ACTIVISTS are to step up their efforts to close the Dungavel detention centre after the Home Office scrapped plans to build a replacement “short-term” holding unit beside Glasgow Airport.

Councillors in Renfrew refused planning permission for the “fast track removal centre” in Paisley, and while the Home Office said it was “disappointed” by the decision, it would not appeal against it.

Campaign groups We Will Rise, the Unity Centre and Stop Detention Scotland (SDS) said that during the campaign against the new centre, “it was an obvious danger that local rejection of this would lead to a decision to keep Dungavel open”.

However, they said replacing it would have been a “furthering of the UK’s brutal border regime, seeing migrants and refugees being removed from their support and families faster and further without adequate access to legal support”.

In a joint statement, they said public opinion against the proposed new unit had helped defeat it.

“The clear message from campaign groups, Renfrewshire Council and the Scottish people of ‘not here, not anywhere’ is what played the defining role in the Home Office’s failure to enact this savage plan,” they said.

“Our message to the UK Government and Home Office is clear, that we can, and will, continue to fight their inhumane immigration system in any arena we can.”
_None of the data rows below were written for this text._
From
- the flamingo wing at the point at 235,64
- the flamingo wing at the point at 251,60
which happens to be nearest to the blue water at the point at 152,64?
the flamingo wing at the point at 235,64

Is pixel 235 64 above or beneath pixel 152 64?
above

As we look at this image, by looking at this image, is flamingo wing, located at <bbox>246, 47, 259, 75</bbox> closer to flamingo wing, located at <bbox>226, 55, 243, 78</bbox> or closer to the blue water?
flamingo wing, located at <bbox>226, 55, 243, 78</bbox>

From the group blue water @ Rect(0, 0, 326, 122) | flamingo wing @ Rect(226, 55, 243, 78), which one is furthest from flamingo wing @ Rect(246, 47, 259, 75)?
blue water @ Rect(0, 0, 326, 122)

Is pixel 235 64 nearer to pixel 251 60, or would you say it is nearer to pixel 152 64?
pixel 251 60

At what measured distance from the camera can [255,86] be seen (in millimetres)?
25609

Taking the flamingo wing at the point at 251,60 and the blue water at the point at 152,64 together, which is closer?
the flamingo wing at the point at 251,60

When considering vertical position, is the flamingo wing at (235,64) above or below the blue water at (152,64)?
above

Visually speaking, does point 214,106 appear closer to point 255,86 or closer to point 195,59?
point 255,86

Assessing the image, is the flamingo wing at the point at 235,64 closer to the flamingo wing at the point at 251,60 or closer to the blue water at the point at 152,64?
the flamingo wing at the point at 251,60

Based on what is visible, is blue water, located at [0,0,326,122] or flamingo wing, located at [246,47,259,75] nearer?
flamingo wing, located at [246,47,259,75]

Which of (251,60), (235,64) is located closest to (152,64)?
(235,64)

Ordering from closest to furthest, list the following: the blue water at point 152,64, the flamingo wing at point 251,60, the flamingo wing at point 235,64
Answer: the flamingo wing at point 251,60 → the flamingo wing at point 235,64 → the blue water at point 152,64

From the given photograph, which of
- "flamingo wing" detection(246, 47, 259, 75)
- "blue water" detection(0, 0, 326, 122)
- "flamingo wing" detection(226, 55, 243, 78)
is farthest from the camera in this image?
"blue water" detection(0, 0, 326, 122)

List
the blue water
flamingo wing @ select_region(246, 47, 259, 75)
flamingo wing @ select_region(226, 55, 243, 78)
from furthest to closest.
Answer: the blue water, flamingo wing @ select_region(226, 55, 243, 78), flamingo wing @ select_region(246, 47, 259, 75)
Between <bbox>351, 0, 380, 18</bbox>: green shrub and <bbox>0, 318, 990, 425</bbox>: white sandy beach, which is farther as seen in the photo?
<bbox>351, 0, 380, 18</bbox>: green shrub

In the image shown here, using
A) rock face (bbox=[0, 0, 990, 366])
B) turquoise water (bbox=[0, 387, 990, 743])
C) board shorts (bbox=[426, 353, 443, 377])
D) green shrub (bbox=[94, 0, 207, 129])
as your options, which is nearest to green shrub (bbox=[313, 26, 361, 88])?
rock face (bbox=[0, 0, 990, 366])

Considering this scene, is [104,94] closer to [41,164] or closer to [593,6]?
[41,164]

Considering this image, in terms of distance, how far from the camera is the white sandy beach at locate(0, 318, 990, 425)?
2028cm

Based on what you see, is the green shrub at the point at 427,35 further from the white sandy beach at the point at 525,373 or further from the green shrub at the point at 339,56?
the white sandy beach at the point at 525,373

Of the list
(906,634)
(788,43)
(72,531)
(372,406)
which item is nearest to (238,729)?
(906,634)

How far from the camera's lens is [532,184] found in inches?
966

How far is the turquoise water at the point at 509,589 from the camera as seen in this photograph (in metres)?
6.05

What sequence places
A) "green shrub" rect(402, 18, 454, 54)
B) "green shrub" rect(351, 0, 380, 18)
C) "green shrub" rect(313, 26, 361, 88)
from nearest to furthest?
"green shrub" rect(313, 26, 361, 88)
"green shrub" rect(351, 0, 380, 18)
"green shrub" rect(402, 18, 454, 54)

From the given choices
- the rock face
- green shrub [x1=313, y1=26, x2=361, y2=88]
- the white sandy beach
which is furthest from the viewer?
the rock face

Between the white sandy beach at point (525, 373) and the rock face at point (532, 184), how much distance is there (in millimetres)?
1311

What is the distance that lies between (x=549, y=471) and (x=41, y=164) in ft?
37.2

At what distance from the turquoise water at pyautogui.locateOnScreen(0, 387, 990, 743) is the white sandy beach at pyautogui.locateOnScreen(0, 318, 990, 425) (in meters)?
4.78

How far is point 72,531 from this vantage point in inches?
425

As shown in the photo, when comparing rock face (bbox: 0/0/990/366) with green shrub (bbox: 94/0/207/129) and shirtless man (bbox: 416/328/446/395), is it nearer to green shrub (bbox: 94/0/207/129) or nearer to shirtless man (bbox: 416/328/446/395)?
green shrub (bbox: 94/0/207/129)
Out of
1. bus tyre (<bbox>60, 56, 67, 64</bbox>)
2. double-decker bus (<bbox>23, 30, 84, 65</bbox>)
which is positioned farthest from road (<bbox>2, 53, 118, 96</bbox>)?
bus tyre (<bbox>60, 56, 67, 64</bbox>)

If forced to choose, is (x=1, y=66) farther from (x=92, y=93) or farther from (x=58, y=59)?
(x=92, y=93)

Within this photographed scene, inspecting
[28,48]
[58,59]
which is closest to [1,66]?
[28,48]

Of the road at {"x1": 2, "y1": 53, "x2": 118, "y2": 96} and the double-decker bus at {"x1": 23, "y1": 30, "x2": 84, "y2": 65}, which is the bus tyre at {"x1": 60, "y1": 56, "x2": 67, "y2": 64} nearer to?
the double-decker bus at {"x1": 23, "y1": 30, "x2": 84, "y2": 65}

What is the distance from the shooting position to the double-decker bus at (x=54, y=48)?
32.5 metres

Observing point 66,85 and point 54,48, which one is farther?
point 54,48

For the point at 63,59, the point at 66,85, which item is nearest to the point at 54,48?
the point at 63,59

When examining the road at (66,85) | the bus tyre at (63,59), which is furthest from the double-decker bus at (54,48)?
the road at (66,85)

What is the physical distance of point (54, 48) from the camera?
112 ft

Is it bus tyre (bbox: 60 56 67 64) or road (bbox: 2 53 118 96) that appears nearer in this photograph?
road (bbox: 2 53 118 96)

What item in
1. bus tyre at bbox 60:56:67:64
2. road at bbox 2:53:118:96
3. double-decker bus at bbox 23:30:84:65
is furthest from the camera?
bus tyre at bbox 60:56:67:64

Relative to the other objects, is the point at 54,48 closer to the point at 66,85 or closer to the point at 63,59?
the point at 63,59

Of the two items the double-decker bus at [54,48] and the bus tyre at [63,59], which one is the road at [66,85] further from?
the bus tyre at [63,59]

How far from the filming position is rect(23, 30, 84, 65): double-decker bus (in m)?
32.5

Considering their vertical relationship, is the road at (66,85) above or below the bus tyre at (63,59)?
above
Jennifer Dear, a member of SDS and We Will Rise said: “The building of a new fast track detention centre in Paisley would have been a disaster for those detained there.

“The people of Renfrewshire essentially forced the hand of the Home Office in an un-devolved immigration policy issue.”

By mobilising public opinion, the group said they could beat the “brutal UK border regime” and added that their next target was Dungavel itself.

“We shift our energies once again to closing Dungavel. After Dungavel, we will move on to the next detention facility. Our message remains: not here, not anywhere.”

A Home Office spokesman said: “We always made clear that the closure of Dungavel immigration removal centre was dependent on the opening of a new short-term holding facility in Scotland.

“As the application for a new facility at Paisley was rejected, Dungavel will remain open.”

Mark Macmillan, Renfrewshire Council leader, said: “The proposed facility’s location in a commercial and industrial area would also have introduced an inappropriate use through the attendant noise, activity and disturbance.”

Dungavel, near Strathaven, South Lanarkshire, has long been a political issue, with regular debates and protests around the treatment of detainees and the length of some detentions.

In the latest high-profile case there, a woman from Singapore, who has been married to a British man for 27 years is being held pending her deportation.

Irene Clennel, 53, from the village of Ouston, in Durham, was given indefinite leave to remain in the UK, but periods spent in Singapore caring for her elderly parents appear to have invalidated her residential status.

She said she has made repeated attempts – both in Singapore and in the UK – to re-apply for permission to live with her husband, John.

During a visit to a reporting centre in Middlesbrough last month, she was detained and brought to Dungavel, and told it was because she had failed to make her own arrangements to return to Singapore.

“The kids are born here. My husband is from the country. So I don’t see what is the issue. But they keep rejecting all the applications,” Clennel said.

Her husband was in poor health and she had become his principal carer. She added: “I want to be with my family. If I do go back, I don’t know when I’ll be able to see them again.”

SNP MSP Linda Fabiani said: “The UK Government must make a serious effort to explore alternatives to detention, as the current regime is simply not treating people with the respect they deserve.”

The Home Office said all applications for leave to remain in the UK are considered on their individual merits and in line with the immigration rules.